Jesus' conception by the Holy Spirit in the womb of a young woman (Heb.: "almah" - Gk. "parthenos", virgin (Isaiah 7:14), betrothed to Joseph who did not reject her and is cited in the two Gospels, that speak of his birth (Matthew and Luke). Interestingly, the Nativity was considered as a minor Feast almost until the middle of the 5th century, thus after the Councils that asserted that Jesus was truly God and Man ("k'Aloha wa k'bar Adam", in Assyrian sequences).

With regards to his day of birth, it is possible to cope with the general link of December 25th that corresponds to January 6th in the Julian calendar. Paul of Tarsus recalls that Jesus was born "under the Law" (Galatians 4:4). "Babe Jesus" was firstly exposed in Saint Francis of Assisi's crèche (there is a wonderful Ethiopian icon showing Mary breastfeeding her child). At least, the baby indeed looked like anyone of us. The Prophet said: “How welcome on the mountain are the footsteps of the herald (mevasser) announcing good (tov) announcing salvation/victory (yeshu'ah), telling Zion: Your God is King!”(Isaiah 52:7). Gospel means "Good news, tidings, from O. Norse "Gudsspjall": Good or rather God's good upgrading in time. Gk. "evangelion" (Good messenger/herald; cf. "angel"), Lat. "ad-nuntiatio" (announcing) and allows to consider the conception of the child on March 25 (Annunciation) and his birth nine months later, i.e. on December 25.

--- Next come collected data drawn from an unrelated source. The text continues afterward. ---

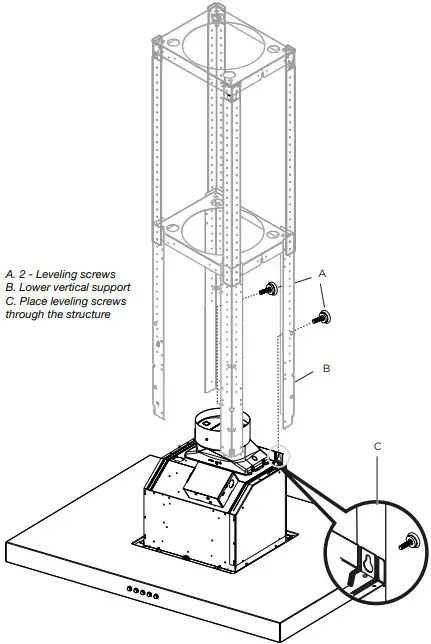 A. 2 - Leveling screws
B. Lower vertical support
C. Place leveling screws through the structure

A

B

C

Still it would be relevant to consider Jesus’ birth according to a Jewish time-schedule. True, he never stepped down, during his life, from the Jewish Law and its Commandments (Matthew 5:18) as they were in force at his time. On January 1st (01/14, Julian calendar), the Greek Church of Jerusalem, as all the Christian Orthodox - celebrate the "brit" - circumcision (hagia peritomia) of Jesus, showing a regular breach with paganism that wanted to abolish this basic commandment.

It should be noted that one feast, Sukkot (Feast of the Booths), disappeared when the specific Church cycles were created. The Eastern Church celebrates X-Mas (Mass of X - Christ, i.e. Nativity) at the end of the 30-31st week after Pentecost, thus focusing on the giving of the Holy Spirit. The Western Churches proclaim a time of "Ad-ventus" or "advent - coming". The joy of the hallowed night (Germ. Weihnachten) often veils that the point is to expect the second coming of Messiah Jesus in glory. The move toward future beyond recurring feast is an essential feature of Christian and Jewish Feasts.

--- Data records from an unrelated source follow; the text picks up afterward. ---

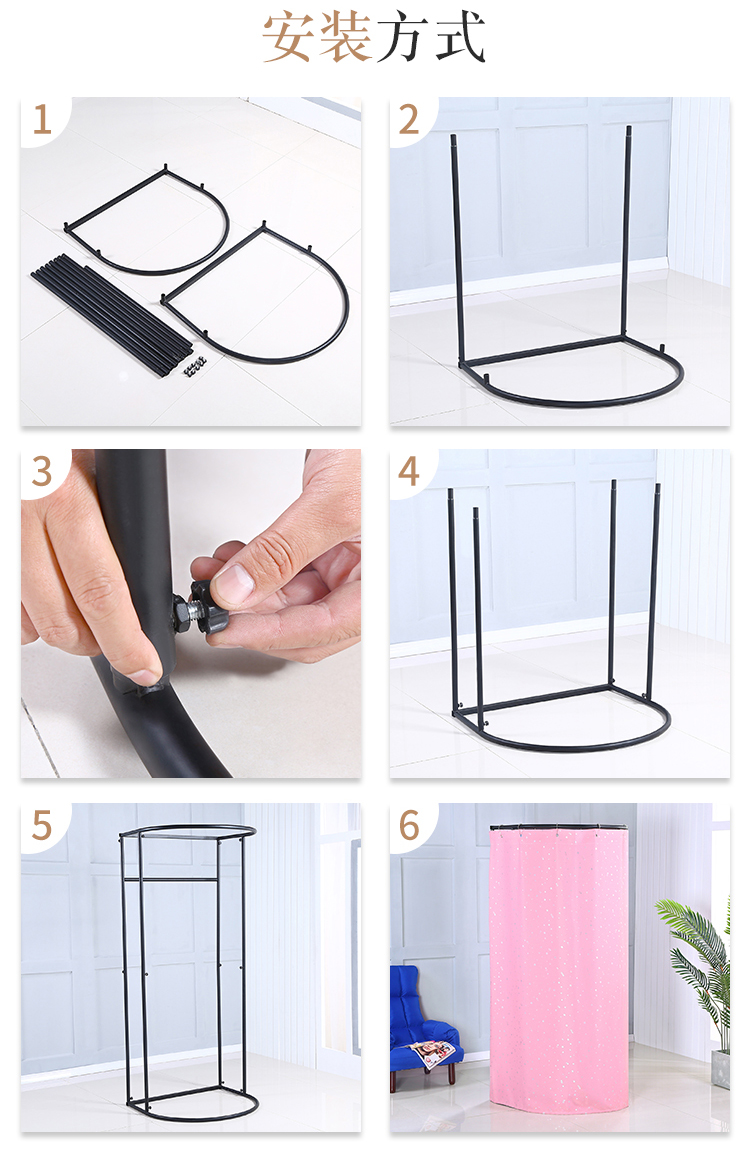 安装方式

1

2

3

4

5

6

We might have some encrypted date of birth in various sequences of the Gospel. "In the days of Herod, King of Judea, there was a priest named Zechariah of the priestly division of Abijah" (Luke 1:5). We know that this means he served in August as provided for his priestly division. Considering the time of birth of John the Baptist - six months earlier than Jesus (Luke 1:21.26.56), we must add ca. 15 months from that service in August to eventually determine Jesus' birth by the eschatological or end of time feast of Sukkot.

The fascinating aspect is the consider that "rooted in and grounded in love, we may have strength to comprehend with all the holy ones what is the breadth and length and height and depth... and be filled with all the fullness of God" (Ephesians 3:18-19).